■ Exercise inputs ■
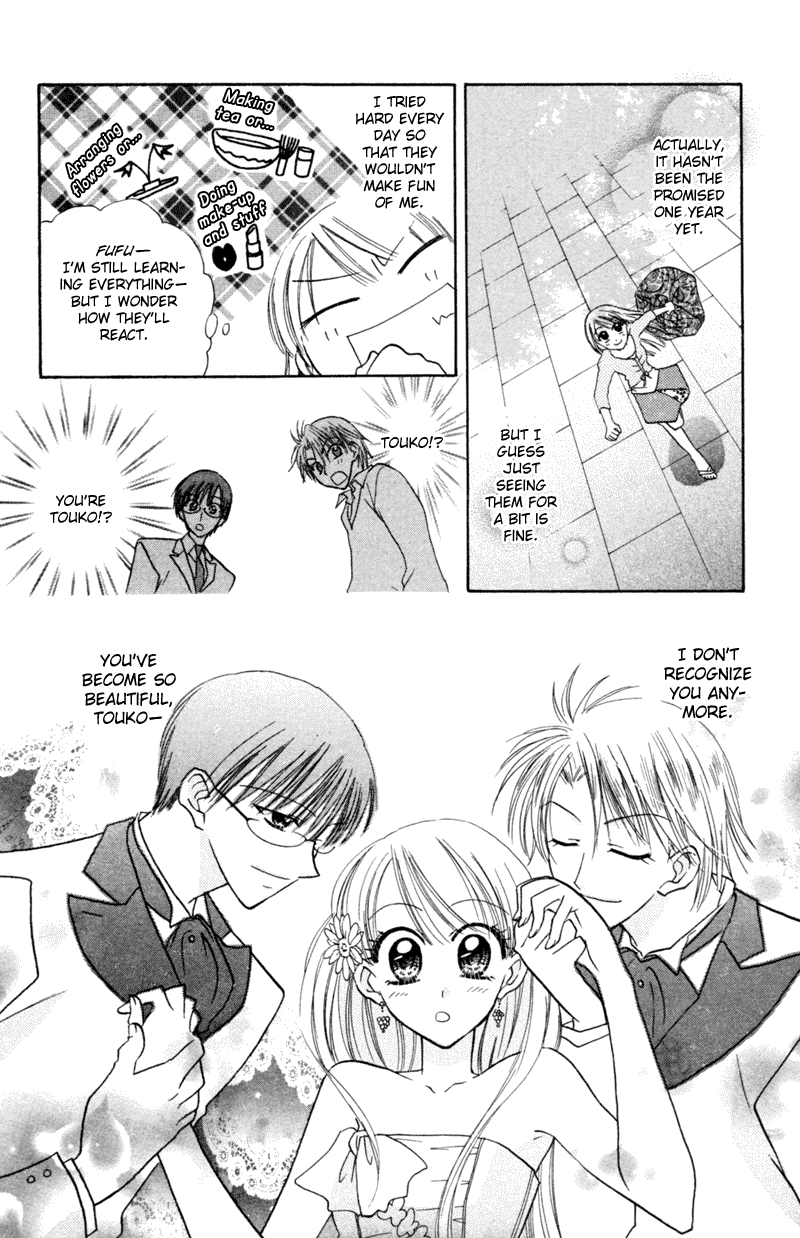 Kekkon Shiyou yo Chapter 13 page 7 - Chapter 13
--
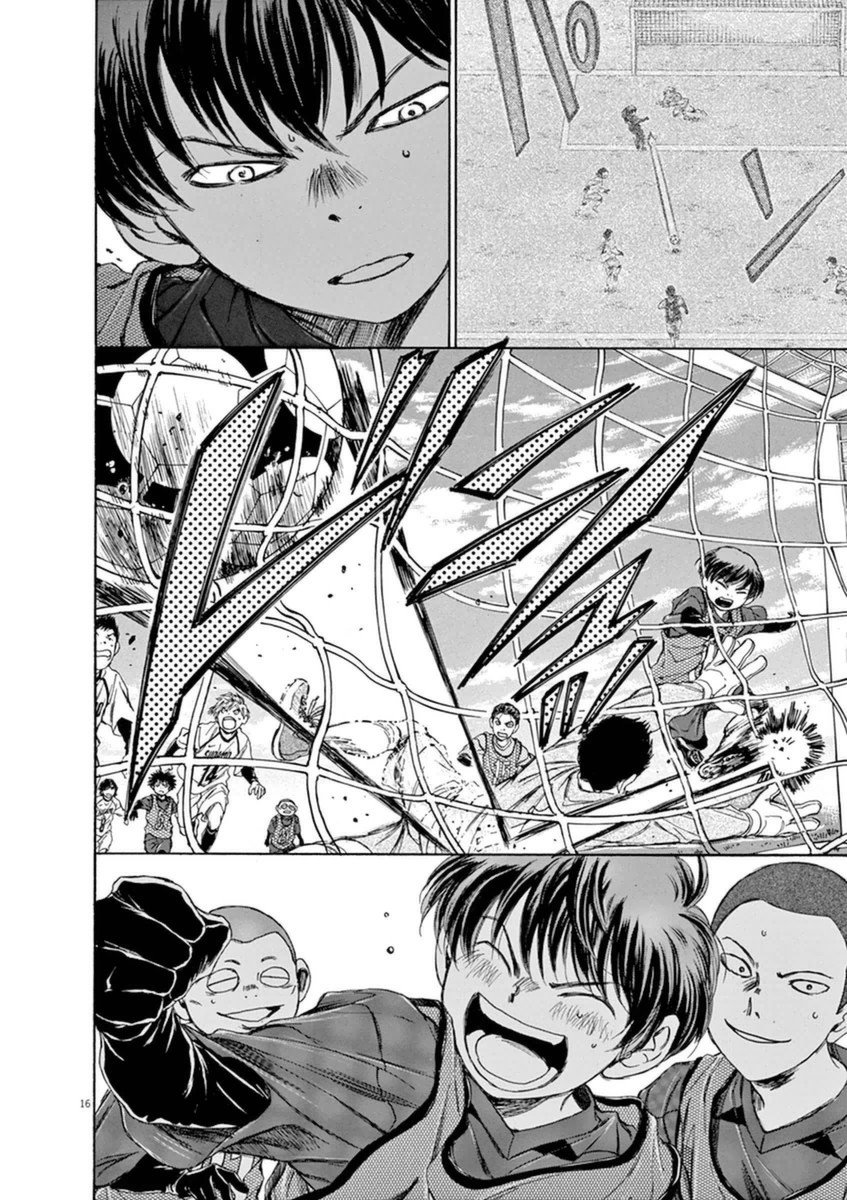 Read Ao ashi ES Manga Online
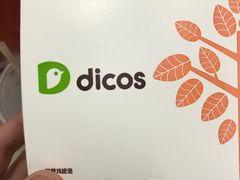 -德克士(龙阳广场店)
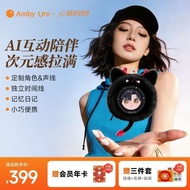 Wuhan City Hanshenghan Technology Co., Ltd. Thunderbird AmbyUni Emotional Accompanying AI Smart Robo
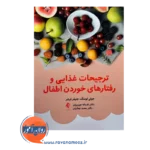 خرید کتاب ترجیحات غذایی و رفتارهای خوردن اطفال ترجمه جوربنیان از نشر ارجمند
==
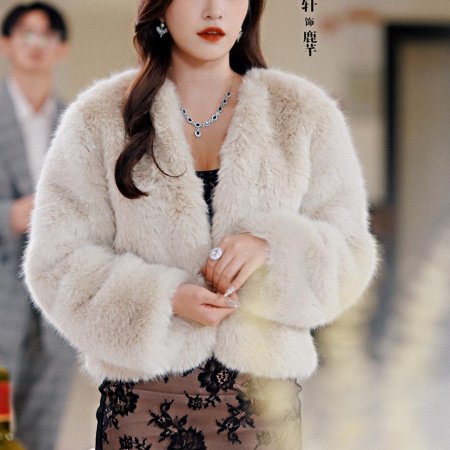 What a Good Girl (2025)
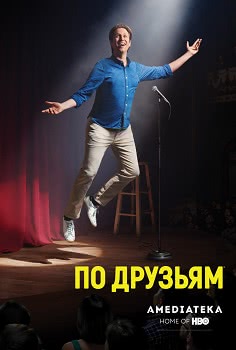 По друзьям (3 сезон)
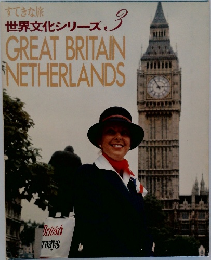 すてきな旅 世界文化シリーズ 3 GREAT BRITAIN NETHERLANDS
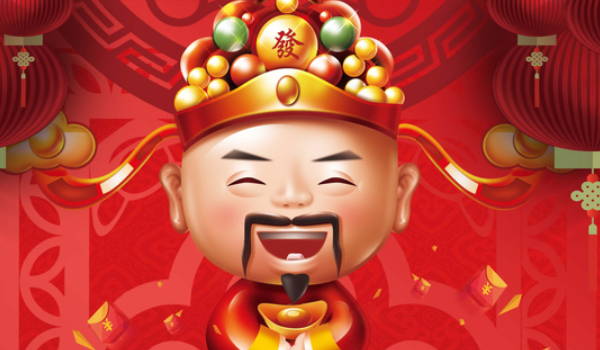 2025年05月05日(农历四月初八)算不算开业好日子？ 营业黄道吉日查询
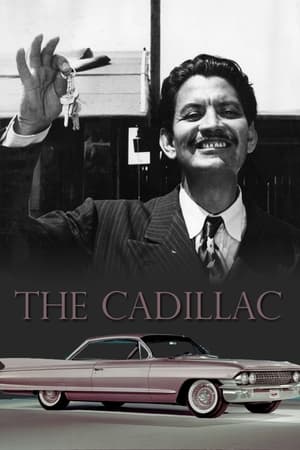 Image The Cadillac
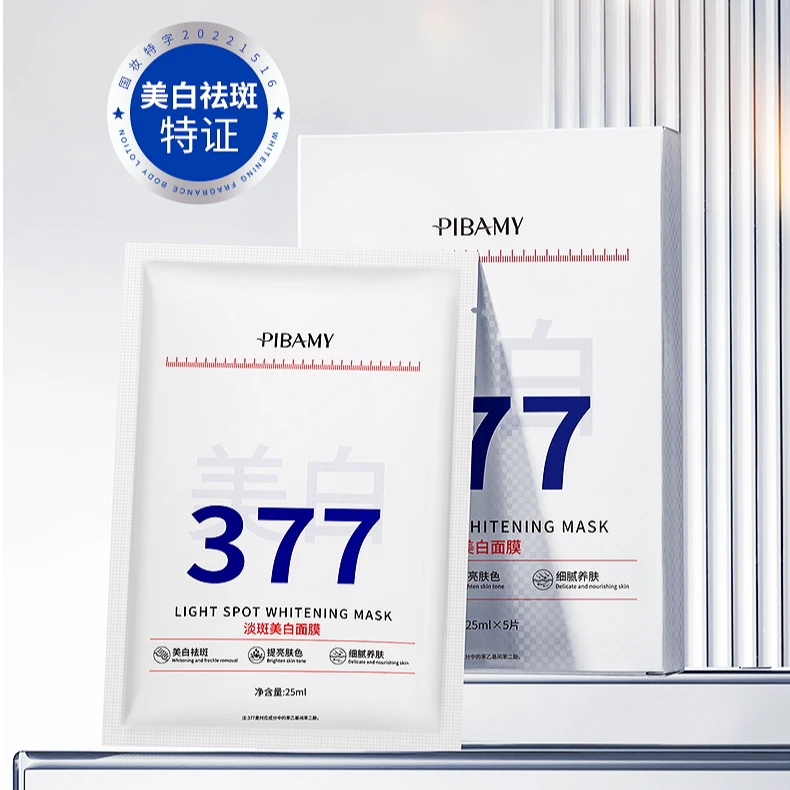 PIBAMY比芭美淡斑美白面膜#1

■ How to complete this task ■
Starting at the line containing "すてきな旅 世界文化シリーズ 3 GREAT BRITAIN NETHERLANDS" and stopping at the line containing "PIBAMY比芭美淡斑美白面膜#1", output every line above exactly, both ends included, with pictures omitted.

■ Solved problem ■
 すてきな旅 世界文化シリーズ 3 GREAT BRITAIN NETHERLANDS
 2025年05月05日(农历四月初八)算不算开业好日子？ 营业黄道吉日查询
 Image The Cadillac
 PIBAMY比芭美淡斑美白面膜#1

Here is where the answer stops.